Trotz eines vagen Optimismus überwiegen bei den CONAIE-AktivistInnen die skeptischen Stimmen. Das Gefühl, wenig beachtet und als ethnische Gruppen nicht ernst genommen zu werden, ist weit verbreitet. Dieser Umstand ist von großer Signifikanz, ist doch der ethnische Charakter der Bewegung für die CONAIE von essenzieller Bedeutung. Über Jahrzehnte hinweg kämpften die Indigenen sowohl in Kirchenkreisen als auch innerhalb der Gewerkschaften sowie der linken Parteien um Anerkennung. Nach und nach bildete sich eine indigene Führungsschicht heraus und mit ihr eine indigene Identität, die erstmals in der Geschichte der Indigenen Gemeinde- und Sprachgrenzen überschritt. Die indigene Identität ist der Kitt, der die CONAIE zusammenhält und ihr den Impuls gibt, sich für die Anliegen ihrer Basis einzusetzen. Wenn Correa nun diese Dimension minimiert, trifft er auf den erbitterten Widerstand der AktivistInnen. Die prekäre ökonomische Lage der Indigenen ist ebenfalls zu beachten. Schafft es Correa nicht, ihre Situation, vor allem in den ländlichen Gemeinden, zu verbessern, könnte die CONAIE ihre Mitglieder ein weiteres Mal auf die Barrikaden rufen.
Nach einem Jahr im Amt könne man sagen, dass Correa, das ökonomische Modell nicht geändert hat. Die Preise für viele Grundnahrungsmittel seien gestiegen und die versprochenen Veränderungen im Gesundheitssektor, bei der Erziehung oder im Wohnungsbau nicht angegangen worden, beschwert sich Luna. „Dabei hätte es Correa gekonnt, er hätte die natürlichen Ressourcen verstaatlichen können. Warum wurde Petrobras nicht des Landes verwiesen wie seiner Zeit Oxy? Warum wird hier mit zweierlei Maß gemessen?“, fragt Luna. Auch Luis Macas’ Kritik geht in diese Richtung. Dem Beispiel Evo Morales’ folgend hätte die Regierung Correa die Konzerne stärker unter ihre Kontrolle zwingen können.
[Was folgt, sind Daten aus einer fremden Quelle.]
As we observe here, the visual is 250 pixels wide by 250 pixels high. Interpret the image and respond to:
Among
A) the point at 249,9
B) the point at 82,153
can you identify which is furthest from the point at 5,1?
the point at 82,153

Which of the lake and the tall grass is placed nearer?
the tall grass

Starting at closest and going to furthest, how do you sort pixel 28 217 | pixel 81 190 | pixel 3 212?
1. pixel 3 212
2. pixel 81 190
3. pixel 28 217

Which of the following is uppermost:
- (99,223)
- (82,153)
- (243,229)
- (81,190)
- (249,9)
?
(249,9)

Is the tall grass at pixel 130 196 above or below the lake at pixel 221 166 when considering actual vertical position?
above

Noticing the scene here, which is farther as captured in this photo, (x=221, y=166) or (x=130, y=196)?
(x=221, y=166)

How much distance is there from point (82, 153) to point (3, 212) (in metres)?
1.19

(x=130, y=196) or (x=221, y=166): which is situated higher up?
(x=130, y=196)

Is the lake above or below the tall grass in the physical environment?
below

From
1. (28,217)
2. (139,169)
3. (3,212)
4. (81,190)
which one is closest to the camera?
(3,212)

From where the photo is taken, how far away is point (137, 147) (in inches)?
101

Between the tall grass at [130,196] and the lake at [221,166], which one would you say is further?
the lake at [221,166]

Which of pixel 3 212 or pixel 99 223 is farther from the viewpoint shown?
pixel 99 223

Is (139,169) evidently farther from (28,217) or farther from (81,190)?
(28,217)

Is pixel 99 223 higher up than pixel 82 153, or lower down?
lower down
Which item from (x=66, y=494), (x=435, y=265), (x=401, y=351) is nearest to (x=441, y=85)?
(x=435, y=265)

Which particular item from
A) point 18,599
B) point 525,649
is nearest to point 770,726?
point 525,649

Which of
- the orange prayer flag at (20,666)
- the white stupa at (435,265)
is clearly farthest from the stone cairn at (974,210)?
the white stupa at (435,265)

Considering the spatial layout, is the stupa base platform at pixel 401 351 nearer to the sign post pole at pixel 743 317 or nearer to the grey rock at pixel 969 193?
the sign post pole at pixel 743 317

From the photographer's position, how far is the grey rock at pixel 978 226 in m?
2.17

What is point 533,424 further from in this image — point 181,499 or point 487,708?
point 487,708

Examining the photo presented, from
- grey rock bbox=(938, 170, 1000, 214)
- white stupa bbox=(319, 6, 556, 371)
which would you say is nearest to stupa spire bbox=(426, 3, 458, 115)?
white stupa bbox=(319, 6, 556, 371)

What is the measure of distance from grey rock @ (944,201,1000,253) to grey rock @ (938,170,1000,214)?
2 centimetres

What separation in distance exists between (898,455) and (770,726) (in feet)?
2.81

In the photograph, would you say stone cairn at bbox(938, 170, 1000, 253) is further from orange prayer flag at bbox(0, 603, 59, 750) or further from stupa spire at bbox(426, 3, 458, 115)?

Grundsätzlich markiert die neue Regierung in Ecuador und mit ihr der Verfassungsprozess eine Entwicklung, die verschieden bewertet werden kann. Es kommt offensichtlich stark auf die Perspektive des Betrachters/der Betrachterin an. Der Aktivist der indigenen Partei Pachakutik, Ricardo Carrillo, bescheinigt der Regierung einen proaktiven Charakter: „Diese Regierung ist nicht revolutionär, sie kann aber den Grundstein für einen Umwälzungsprozess legen.“ Nach dem Ende der Verfassunggebenden Versammlung werden die Bürger zu den Urnen gerufen, um über den Verfassungsentwurf abzustimmen. Die Rechte werde versuchen, ein negatives Votum zu erreichen, die indigene Partei muss sich also zu Gunsten der Regierung positionieren, bevor es zur Abstimmung komme, meint Carrillo. Mehr Bedenken äußern die indigenen Vertreter, wie oben beschrieben wurde. Ecuador könnten stürmische Zeiten bevorstehen. Correa verfügt zwar nach wie vor über breite Unterstützung innerhalb der Bevölkerung, es gibt jedoch auch starke Widerstände, vor allem in der größten Stadt Guayaquil, deren konservativer Bürgermeister Jaime Nebot gegen Correa mobil macht. Es erscheint für die Regierung ratsam, die indigenen Einwände und Anliegen stärker als bisher ernst zu nehmen. Eine zweite Oppositionsfront würde sie mit großer Wahrscheinlichkeit in größere Bedrängnis bringen.